President Donald Trump on Wednesday offered a fiery response to bombshell reportsthat Steve Bannon, his former chief strategist, had accused the president of meeting with Russian operatives after Donald Trump Jr.’s meeting with them at Trump Tower in June 2016.
“Steve Bannon has nothing to do with me or my Presidency,” Trump said Wednesday in a statement. “When he was fired, he not only lost his job, he lost his mind.”
The statement continued: “Now that he is on his own, Steve is learning that winning isn’t as easy as I make it look.”
Bannon was quoted by author Michael Wolff ― whose tell-all book about the White House is set for release on Jan. 9 ― as saying there was “zero” chance Trump didn’t know about his eldest son and son-in-law Jared Kushner meeting with Russian operatives. Bannon also called the meeting “treasonous” and “bad shit.”
A preview of the new book published in New York magazine on Wednesday offered stunning details about the chaos that has reigned at the White House since Trump took office. In the piece, Wolff claims that many people in Trump’s inner circle did not think he would win the 2016 election ― and that, indeed, few even wanted him to.
Bannon returned to the far-right news outlet Breitbart as executive chairman in August after he was fired as White House chief strategist. Still, he has been credited with having significant influence over Trump and his administration’s agenda, even after his own departure from the West Wing.
Responding to the Bannon bombshell on Wednesday, Trump accused him of only pretending to have influence in the White House. Trump claimed that Bannon, a former member of his inner circle, was “rarely in one-on-one meetings” with him.
Trump’s comments Wednesday were a stark contrast with the well wishes he tweeted at the time of Bannon’s departure from the White House in August. In his tweets, Trump thanked Bannon for his “great” involvement in his 2016 presidential campaign and predicted he would be a “smart new voice” when he returned to Breitbart.
Wolff’s reporting was met with pushback from elsewhere in the White House. Stephanie Grisham, communications director for first lady Melania Trump, disputed Wolff’s assertions.
“The book is clearly going to be sold in the bargain fiction section,” Grisham told reporters in the White House pool. “Mrs. Trump supported her husband’s decision to run for president and in fact, encouraged him to do so. She was confident he would win and was very happy when he did.”
Meanwhile, White House press secretary Sarah Huckabee Sanders claimed that Wolff’s book is merely “trashy tabloid fiction.”
“This book is filled with false and misleading accounts from individuals who have no access or influence with the White House,” Sanders told reporters Wednesday.
During a news briefing Wednesday afternoon, Sanders claimed that Trump and Bannon last spoke in early December.
Trump Jr. accused Bannon of spreading “division and lies,” and appeared to suggest that Breitbart’s readers want Bannon removed from the outlet.

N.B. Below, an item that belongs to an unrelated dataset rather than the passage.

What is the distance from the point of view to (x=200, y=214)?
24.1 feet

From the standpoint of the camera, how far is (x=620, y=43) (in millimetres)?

At least one prominent Republican appeared to be enjoying Wednesday’s war of words between Trump and Bannon. An official Twitter account connected to Senate Majority Leader Mitch McConnell (R-Ky.), whose relationship with the president has been especially tumultuous, posted an uncaptioned GIF of the senator shortly after the Bannon bombshell dropped.
Breitbart, for its part, seemed to take Trump’s fiery dig at its executive chairman in stride.